Eurosceptics and "conservatives" together with Trump want to destroy the "system" and "drain the swamp". The Trump administration works to split up Europe – Washington does not need a united and strong Europe: America has a difficult time manipulating and dominating a large integrated economy and bureaucracy. To dismember Europe and then trample underfoot the individual members is an excellent plan to destroy competition – Trump style.
But what is “the alternative”? "The Europe of Nations" – as in the 1930s? The Europe of nationalist states with endless territorial and commercial claims to each other? Europe, which began two world wars and dragged Russia into them? Yes, we won but suffered the heavest losses in these wars.
Consequences – in Europe and in Russia
In Russia few people know the background discussed above. But in European countries the true "values" and aspirations of the Right-wing parties are not a secret for anyone. The overwhelming majority of Europeans categorically reject them. More than 60% of the French claim that they will never vote for the National Front. Therefore, when Marine Le Pen says something positive about Russia, the majority of the French reject the “Russia” friendly to Le Pen. With her praise all the negative ultra-Right racism and anti-Semitism accumulated by the generations of Le Pen family are now transferred to our country.
Russian contacts with the European ultra-Right were established under the pretext of "showing that Russia is not isolated" and because "others do not want to work with us." However, it is clear that the association with the ultra-Right isolates Russia even more, puts a huge stain on the reputation of our country, and we lose many real and potential supporters. Now, the new argument claims that "these are no longer marginal forces, they are in power." Yes, the ultra-Right is taking power in Europe, but this is not a cause for joy, but for concern: our purpose should be not to help them, but to counter them. President Putin never said that Russia should work with the bearers of the ideology of hatred and violence.

▸ **Data lines**
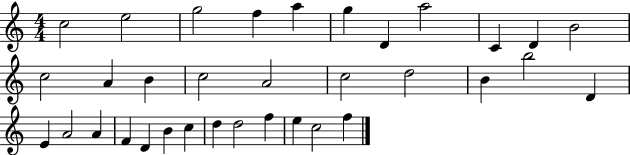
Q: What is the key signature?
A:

▸ **What you are asked to do**
Continue the essay on Russia's ties to the European ultra-Right from the point where it stops.

▸ **Right answer**
The European ultra-Right receives only dividends from its alliance with Russia. They are legitimized not only in the national, but also in the international arenas. It costs them nothing to say a few words in support of Russia – for this they receive free advertising in the Russian media and public recognition. And some, like the National Front, receive multi-millions in loans which do not even have to be returned because of the bankruptcy of the bank that issued them.
It is patently obvious that for a multinational, multi-confessional country like Russia, nationalist sentiments and the divisive aspirations of the ultra-Right are a direct road to disintegration.
And how do Russian Muslims – the 25 million of them – perceive praiseworthy coverage of Alternative for Germany from Russian state channels – the same Alternative for Germany in whose program it is written that "Islam is not part of Germany?" In Russia most of the sayings of these parties against Muslims would fall under article 282 of the Criminal Code – "Raising hatred or enmity, as well as humiliation of human dignity" or article 280 – "Public calls for extremist activities." Moreover, in Russia there are unfortunately enough forces that would want to play the same anti-Islamic card "as in Europe." In opposition to these attitudes Vladimir Putin said in January of this year: "Islam is part of the Russian cultural code," and "Muslims are an important part of the Russian multinational people."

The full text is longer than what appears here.